§ SOURCE
* Begin *
A final observation is that only a few disk reads may be needed to acquire the 
forwarded records. For long lived transactions, the system can group together their 
log records and write them to the log in bursts. When these bursts are forwarded they 
will also stay together. Thus, we can expect the forwarded records to be found in a 
"few" cylinders. We will return to this issue in Section 3. 

2.3 Crash recovery and abort processing 

As we have seen, forwarding may cause log records to be out of order. 
Surprisingly, however, crash recovery proceeds in exactly the same way as without 
forwarding. That is, a single backwards scan is done, from TAIL to the latest 
checkpoint, using the Application Rule on each undo or redo record found. Then the 
remaining aborted transactions are aborted, again using the Application Rule. 

To see why this restores the database to a correct state, let us consider once again 
the fate of a particular object 0. Figure 1 showed the actions in the log that involved o, 
when the log was ordered. Now that we have forwarding, some action, call it Rf, may 
appear ahead of its original position.
* End *
§ INSTRUCTION 1
List every section or figure number that the log-forwarding passage mentions, including the number in its own heading.

§ RECORDS SUPPLIED
* Begin *
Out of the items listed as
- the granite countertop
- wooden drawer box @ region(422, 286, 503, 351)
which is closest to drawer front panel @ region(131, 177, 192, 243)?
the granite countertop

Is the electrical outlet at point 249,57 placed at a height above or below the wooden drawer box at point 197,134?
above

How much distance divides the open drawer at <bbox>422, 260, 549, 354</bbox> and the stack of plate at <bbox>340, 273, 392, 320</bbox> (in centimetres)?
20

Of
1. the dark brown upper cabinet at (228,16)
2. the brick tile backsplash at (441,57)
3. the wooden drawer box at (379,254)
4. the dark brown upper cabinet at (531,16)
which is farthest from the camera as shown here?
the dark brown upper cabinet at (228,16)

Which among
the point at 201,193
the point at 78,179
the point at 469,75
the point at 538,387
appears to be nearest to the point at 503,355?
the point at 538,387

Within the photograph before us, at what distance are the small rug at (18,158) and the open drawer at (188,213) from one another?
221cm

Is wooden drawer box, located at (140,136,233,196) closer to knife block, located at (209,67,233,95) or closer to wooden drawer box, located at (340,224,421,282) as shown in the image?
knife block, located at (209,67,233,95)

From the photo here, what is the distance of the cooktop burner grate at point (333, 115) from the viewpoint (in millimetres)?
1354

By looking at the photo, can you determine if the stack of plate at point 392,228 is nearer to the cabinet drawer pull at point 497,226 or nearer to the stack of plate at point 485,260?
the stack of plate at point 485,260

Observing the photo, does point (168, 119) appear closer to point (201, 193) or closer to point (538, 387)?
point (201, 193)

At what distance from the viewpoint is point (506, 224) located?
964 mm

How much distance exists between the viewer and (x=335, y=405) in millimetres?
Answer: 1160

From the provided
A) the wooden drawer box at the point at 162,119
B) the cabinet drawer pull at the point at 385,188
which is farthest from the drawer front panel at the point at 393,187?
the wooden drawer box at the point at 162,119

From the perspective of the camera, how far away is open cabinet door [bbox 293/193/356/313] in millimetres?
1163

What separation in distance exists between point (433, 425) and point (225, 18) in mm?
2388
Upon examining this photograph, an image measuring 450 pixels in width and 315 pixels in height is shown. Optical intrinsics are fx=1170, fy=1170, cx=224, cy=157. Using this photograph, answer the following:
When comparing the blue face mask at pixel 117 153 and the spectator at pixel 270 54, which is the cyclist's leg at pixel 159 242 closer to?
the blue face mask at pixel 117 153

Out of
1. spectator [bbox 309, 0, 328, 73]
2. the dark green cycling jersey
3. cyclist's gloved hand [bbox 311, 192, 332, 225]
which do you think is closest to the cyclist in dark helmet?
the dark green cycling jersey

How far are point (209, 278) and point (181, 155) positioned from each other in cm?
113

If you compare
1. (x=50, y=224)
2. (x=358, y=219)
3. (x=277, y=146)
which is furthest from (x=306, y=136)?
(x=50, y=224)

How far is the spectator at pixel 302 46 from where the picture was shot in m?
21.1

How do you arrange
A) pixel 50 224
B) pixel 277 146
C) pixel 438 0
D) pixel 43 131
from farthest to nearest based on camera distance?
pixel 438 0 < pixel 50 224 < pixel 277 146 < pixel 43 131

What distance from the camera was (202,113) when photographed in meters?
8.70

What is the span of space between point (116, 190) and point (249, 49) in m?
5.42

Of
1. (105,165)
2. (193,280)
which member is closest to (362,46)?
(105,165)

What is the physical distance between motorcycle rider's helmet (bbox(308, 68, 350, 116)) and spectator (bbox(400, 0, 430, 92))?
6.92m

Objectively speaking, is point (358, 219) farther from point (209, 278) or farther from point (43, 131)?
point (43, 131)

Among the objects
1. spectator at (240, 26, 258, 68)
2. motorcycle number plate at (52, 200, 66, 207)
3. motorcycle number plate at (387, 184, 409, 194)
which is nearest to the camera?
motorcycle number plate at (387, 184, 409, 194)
* End *
§ INSTRUCTION 2
Tally the lines of the listing that contain the string "stack", and give only the number.

§ TASK RESULT 1
2.3, Section 3, Figure 1

§ TASK RESULT 2
3